Technically opening data refers to making the tool that makes the data available for use. This has most typically taken the form of an open data portal, such as data.gov or data.gov.uk. Dataportals.org gives a list of data portals from around the world. Locally, examples of government open data portals include Municipal Money, the Department of Environmental Affairs GID Data Catalogue, or Stats SA's Quarterly Labour Force Survey.
As you can see from those examples and from the list in the link above, there is a high range of variability in current open data in South Africa. There are examples of data catalogues, links to websites where some data is stored, data sitting behind a visualisation tool that may or may not be directly accessible, contact details for where the data can be requested offline, and true open data portals. So what are the standards for technically opening data?
So, to some degree, data's technical openness is completely dependent on the user. If every presumed user of a certain dataset has a computer and access to the internet and the skills to work with spreadsheets and speaks english, then releasing a dataset in CSV format on an open data portal in english is open data.
If some of those users do not have access to the internet, doesn't have a computer, doesn't speak english as a first language, and doesn't have the skills to process and work with a tabular dataset, then open data in this form is not actually open to them.
As mentioned in the beginning of the toolkit, South African is going online at a rapid rate, the skills barrier to a basic tabular dataset is fairly low, and most of our citizens speak conversational english (not to diminish the negative context for why this is the status quo).
This report is a good example of how a city (New York) undertook research to understand "data poverty" and the barriers that exist to reaching everyone with open data.
With this in mind, here is a list of standards from the Open Data Handbook about Technical Openness:
Data should be priced at no more than a reasonable cost of reproduction, preferably as a free download from the Internet. This pricing model is achieved because your agency should not undertake any cost when it provides data for use.
The data should be available as a complete set. If you have a register which is collected under statute, the entire register should be available for download. A web API or similar service may also be very useful, but they are not a substitutes for bulk access.
Re-use of data held by the public sector should not be subject to patent restrictions. More importantly, making sure that you are providing machine-readable formats allows for greatest re-use. To illustrate this, consider statistics published as PDF (Portable Document Format) documents, often used for high quality printing. While these statistics can be read by humans, they are very hard for a computer to use. This greatly limits the ability for others to re-use that data.
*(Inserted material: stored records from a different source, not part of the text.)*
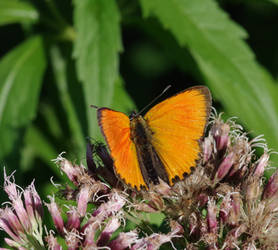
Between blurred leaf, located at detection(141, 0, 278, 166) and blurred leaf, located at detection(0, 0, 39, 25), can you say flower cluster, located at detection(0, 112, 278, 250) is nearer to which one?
blurred leaf, located at detection(141, 0, 278, 166)

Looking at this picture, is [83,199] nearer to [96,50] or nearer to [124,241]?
[124,241]

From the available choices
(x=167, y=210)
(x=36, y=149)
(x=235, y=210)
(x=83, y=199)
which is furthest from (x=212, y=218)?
(x=36, y=149)

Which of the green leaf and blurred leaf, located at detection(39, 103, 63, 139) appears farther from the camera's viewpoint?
blurred leaf, located at detection(39, 103, 63, 139)

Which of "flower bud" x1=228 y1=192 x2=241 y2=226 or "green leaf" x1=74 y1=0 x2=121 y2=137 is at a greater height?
"green leaf" x1=74 y1=0 x2=121 y2=137

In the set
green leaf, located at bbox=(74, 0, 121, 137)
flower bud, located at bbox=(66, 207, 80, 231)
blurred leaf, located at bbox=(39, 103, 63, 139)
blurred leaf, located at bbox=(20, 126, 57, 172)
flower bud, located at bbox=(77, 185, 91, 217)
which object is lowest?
blurred leaf, located at bbox=(20, 126, 57, 172)

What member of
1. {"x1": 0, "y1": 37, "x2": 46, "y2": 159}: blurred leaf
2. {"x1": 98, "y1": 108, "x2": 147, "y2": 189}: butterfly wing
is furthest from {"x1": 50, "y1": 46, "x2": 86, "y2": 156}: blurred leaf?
{"x1": 98, "y1": 108, "x2": 147, "y2": 189}: butterfly wing

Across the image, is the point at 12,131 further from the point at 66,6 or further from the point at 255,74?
the point at 255,74

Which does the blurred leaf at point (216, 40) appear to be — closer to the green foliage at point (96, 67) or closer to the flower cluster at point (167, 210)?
the green foliage at point (96, 67)

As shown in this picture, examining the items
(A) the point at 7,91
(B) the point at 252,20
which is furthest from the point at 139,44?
(A) the point at 7,91

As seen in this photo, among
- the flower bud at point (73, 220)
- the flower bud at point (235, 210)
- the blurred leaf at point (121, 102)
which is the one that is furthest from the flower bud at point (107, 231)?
the blurred leaf at point (121, 102)
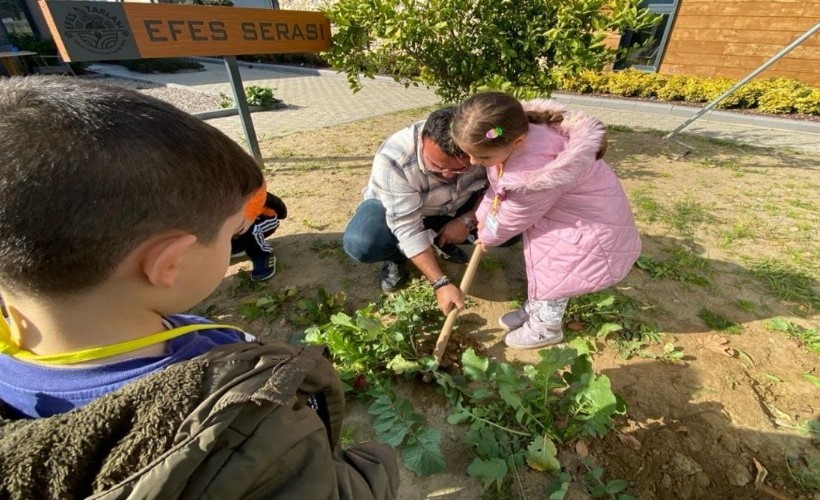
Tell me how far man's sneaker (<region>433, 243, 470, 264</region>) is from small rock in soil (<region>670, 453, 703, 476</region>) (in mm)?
1803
Here are a few policies that will be of great benefit:
Keep it simple,
There are many different ways to make data available to others. The most natural in the Internet age is online publication. There are many variations to this model. At its most basic, agencies make their data available via their websites and a central catalog directs visitors to the appropriate source. However, there are alternatives.
When connectivity is limited or the size of the data extremely large, distribution via other formats can be warranted. This section will also discuss alternatives, which can act to keep prices very low.